(1.) Nostalgia may have no place in a judgment, but it may be excusable to lament the extinction of a few legal axioms in the wake of the new laws that now come in faster than one can make it count and, often, unmindful of the manner of implementation thereof. What remains unchanged is that the old order has to change yielding place to the new, never mind that a few maxims are undone in the process.
(2.) As the law in the country boldly goes to places where previous generations of law-makers had been reluctant to take it and justicing marches out of court to embrace tribunalisation of the justice delivery system, there remains a band of the old-fashioned that is stuck, like a broken record, with the refrain that the Constitution had ordained that the role of adjudication would, in the main, be the exclusive domain of the judiciary. Yet, it must be recognised that the Constitution of India is a living document and it need not be interpreted by reference to a dictionary of the time that it was scripted. So much for the prologue.

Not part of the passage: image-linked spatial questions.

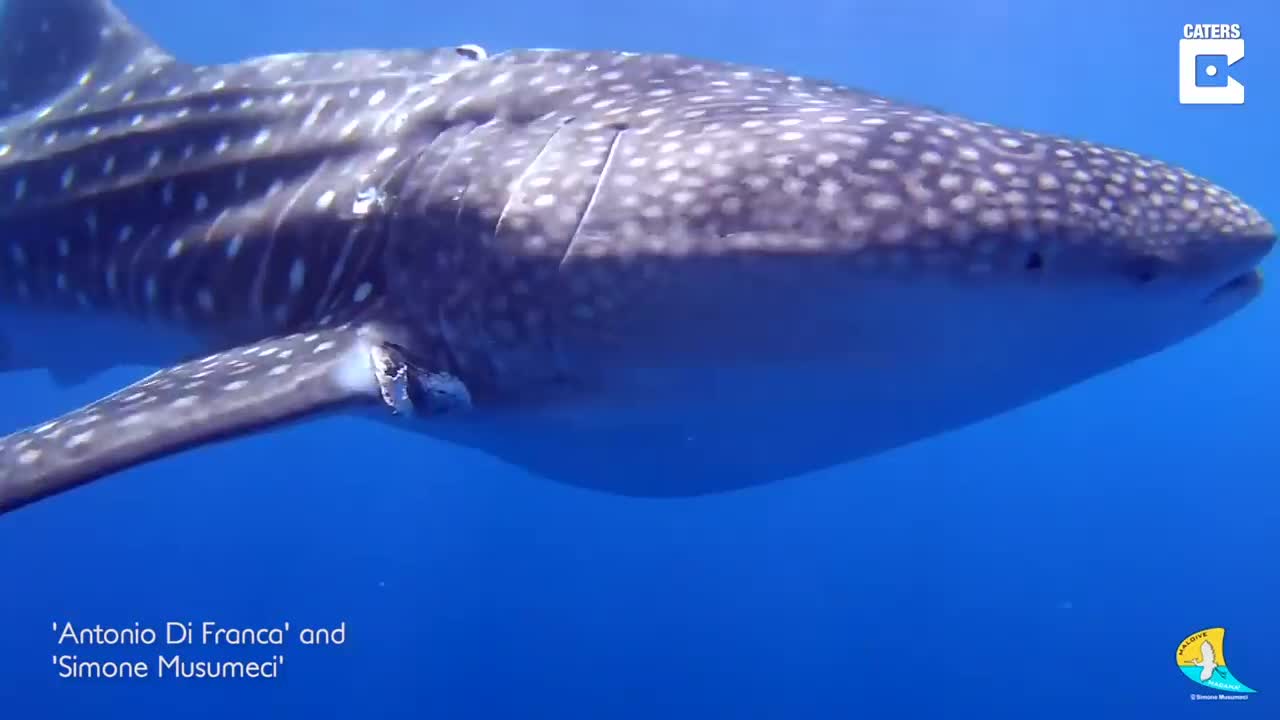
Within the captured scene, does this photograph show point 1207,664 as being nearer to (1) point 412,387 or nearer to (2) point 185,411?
(1) point 412,387

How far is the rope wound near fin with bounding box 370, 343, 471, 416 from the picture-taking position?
9.65 feet

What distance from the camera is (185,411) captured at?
283 cm

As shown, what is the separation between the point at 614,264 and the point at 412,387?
74 cm

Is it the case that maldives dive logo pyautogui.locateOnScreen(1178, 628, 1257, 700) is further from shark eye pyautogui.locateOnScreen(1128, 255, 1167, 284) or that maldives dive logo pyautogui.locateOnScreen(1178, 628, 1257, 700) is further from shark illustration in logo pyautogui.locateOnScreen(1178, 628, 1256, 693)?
shark eye pyautogui.locateOnScreen(1128, 255, 1167, 284)

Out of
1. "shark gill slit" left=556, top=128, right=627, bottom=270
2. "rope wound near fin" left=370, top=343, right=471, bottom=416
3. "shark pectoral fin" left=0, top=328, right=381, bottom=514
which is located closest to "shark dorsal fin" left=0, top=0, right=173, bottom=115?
"shark pectoral fin" left=0, top=328, right=381, bottom=514

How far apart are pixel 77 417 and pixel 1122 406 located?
772 inches

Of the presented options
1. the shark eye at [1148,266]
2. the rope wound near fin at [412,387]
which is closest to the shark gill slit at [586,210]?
the rope wound near fin at [412,387]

(3.) Of the two interlocutory petitions in the suit that have been assigned to this Bench and are taken up for consideration, one is for the rejection of the plaint on the ground of Section 34 of the Securitisation and Reconstruction of Financial Assets and Enforcement of Security Interest Act, 2002. The second defendant secured creditor insists that whether or not measures under Section 13(4) of the said Act of 2002 had been resorted to by it, the sweep of Section 34 of the said Act of 2002 would oblige the civil court to anticipate the likely effect of a suit before entertaining it. Since the prohibition under Section 34 of the said Act of 2002 is on the civil court, which implies that the receipt of a suit in derogation thereof would amount to inherent lack of jurisdiction, it appears to be an argument available to a secured creditor in the context of the embargo under the relevant provision. What the secured creditor in this case suggests is that the expression in Section 34 of the said Act of 2002 "empowered by or under this Act to determine" not only deals with a lis pending before a Debts Recovery Tribunal or an Appellate Tribunal, but also any matter which a Debts Recovery Tribunal or an Appellate Tribunal is authorised to adjudicate upon.